Menudo is also the official food of any celebration in a Mexican-American household that takes place in the morning or early afternoon. Baby shower? The mom-to-be better be craving beef stomach. Funeral? No one is ever too sad to eat some tripe.

During the research phase of this article, I wanted to dive into the ethnological view of menudo, so I contacted Chicano Latino Research Center director Catherine Sue Ramírez at UC Santa Cruz. Instead, she referred me to her mother.

“I don’t like stinky meat,” Edna Ramirez tells me before sharing her recipe over the phone.

Ramirez, an LA Times Best Home Cook awardee, cautions me to thoroughly wash all the meat used in menudo with lemon juice. Tripe—both the bristled and the honeycomb cuts—can give off sulfuric smells that only a grandma can love. Those same compounds can also contaminate the broth and make it literally taste like the food that it was digesting a few weeks ago.

menudo_toppings

Oregano, crushed dried red chilies, and chopped onion are the traditional toppings for menudo.

I think of menudo as the persistent family member who keeps in touch no matter how far you may go in life.

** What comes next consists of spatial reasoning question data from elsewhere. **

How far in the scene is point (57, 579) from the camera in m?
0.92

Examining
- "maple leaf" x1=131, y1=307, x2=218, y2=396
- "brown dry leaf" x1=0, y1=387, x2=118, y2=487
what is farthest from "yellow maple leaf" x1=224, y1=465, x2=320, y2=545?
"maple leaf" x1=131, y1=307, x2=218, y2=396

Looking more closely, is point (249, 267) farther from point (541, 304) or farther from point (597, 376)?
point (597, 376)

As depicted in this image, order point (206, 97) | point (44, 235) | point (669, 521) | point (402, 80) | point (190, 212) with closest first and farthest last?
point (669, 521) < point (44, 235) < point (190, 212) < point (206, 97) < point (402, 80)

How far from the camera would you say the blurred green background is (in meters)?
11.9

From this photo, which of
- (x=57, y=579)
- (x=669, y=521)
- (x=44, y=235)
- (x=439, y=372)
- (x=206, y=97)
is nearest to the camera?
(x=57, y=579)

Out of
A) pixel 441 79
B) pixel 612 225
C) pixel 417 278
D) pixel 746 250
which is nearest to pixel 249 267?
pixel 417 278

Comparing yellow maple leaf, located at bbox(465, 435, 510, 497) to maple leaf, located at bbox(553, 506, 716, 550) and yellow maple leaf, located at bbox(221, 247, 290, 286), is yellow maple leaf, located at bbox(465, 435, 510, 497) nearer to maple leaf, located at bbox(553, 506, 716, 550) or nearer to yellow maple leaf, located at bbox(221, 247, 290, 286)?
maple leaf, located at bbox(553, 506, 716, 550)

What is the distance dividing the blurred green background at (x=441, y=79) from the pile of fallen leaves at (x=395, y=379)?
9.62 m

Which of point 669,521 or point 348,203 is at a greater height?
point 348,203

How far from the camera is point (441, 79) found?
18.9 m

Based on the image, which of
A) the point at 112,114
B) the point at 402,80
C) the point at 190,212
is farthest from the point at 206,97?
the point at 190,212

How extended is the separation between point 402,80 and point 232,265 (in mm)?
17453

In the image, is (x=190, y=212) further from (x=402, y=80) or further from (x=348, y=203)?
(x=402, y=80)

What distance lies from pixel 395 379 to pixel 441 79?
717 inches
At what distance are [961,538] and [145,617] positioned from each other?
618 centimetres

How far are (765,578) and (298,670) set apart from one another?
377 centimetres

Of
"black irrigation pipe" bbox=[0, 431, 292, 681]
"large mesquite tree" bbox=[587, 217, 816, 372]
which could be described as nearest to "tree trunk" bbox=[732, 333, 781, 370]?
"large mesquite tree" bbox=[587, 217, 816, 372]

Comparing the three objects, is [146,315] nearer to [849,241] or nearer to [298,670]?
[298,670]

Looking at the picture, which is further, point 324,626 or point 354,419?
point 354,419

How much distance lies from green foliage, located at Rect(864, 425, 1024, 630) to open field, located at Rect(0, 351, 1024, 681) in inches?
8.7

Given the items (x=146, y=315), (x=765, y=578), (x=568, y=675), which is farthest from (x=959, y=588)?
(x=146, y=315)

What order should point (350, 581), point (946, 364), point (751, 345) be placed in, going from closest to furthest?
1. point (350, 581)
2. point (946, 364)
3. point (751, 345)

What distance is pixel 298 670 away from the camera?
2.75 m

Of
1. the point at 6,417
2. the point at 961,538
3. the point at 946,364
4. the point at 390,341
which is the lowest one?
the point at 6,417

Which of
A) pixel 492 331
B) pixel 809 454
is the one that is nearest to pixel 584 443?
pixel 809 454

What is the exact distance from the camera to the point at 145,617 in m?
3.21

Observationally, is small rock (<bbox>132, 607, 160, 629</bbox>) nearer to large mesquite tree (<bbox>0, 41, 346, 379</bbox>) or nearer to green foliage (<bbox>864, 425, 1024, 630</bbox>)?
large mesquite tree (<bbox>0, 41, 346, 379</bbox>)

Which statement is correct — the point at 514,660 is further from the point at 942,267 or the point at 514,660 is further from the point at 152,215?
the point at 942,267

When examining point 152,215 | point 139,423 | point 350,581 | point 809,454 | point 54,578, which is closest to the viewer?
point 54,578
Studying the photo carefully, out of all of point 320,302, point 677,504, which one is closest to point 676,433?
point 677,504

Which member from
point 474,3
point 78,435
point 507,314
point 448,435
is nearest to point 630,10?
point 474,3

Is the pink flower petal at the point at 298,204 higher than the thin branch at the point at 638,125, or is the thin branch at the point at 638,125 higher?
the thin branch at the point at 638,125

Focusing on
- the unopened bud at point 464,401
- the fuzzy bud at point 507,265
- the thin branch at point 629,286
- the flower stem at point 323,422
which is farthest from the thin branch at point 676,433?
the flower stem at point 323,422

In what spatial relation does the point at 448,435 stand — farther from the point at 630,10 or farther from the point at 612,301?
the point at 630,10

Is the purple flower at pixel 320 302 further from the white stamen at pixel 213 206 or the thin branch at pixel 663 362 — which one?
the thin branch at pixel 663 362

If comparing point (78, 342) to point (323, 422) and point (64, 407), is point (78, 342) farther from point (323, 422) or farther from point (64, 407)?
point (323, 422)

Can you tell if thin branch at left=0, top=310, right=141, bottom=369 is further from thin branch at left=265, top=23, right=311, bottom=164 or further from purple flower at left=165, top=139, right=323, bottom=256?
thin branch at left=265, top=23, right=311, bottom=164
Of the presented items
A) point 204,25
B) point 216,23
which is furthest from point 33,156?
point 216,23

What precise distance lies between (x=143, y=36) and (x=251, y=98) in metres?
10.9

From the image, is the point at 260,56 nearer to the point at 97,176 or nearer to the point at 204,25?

To give but one example, I recently proposed to my girlfriend and we moved to northern California, some 600 miles away from Los Angeles (and my favorite Mexican bakery). Soon after the proposal, my future mother-in-law made the trek up from LA just to celebrate.

You can probably guess what we celebrated with.

That awful boiling stomach stew odor found me like some sort of fugitive, dragging me kicking and screaming to the kitchen table. It has been here longer than I have and will continue long after I’m gone. And I have a feeling that I am not the only one that feels this way. Love it or hate it, menudo is here to stay.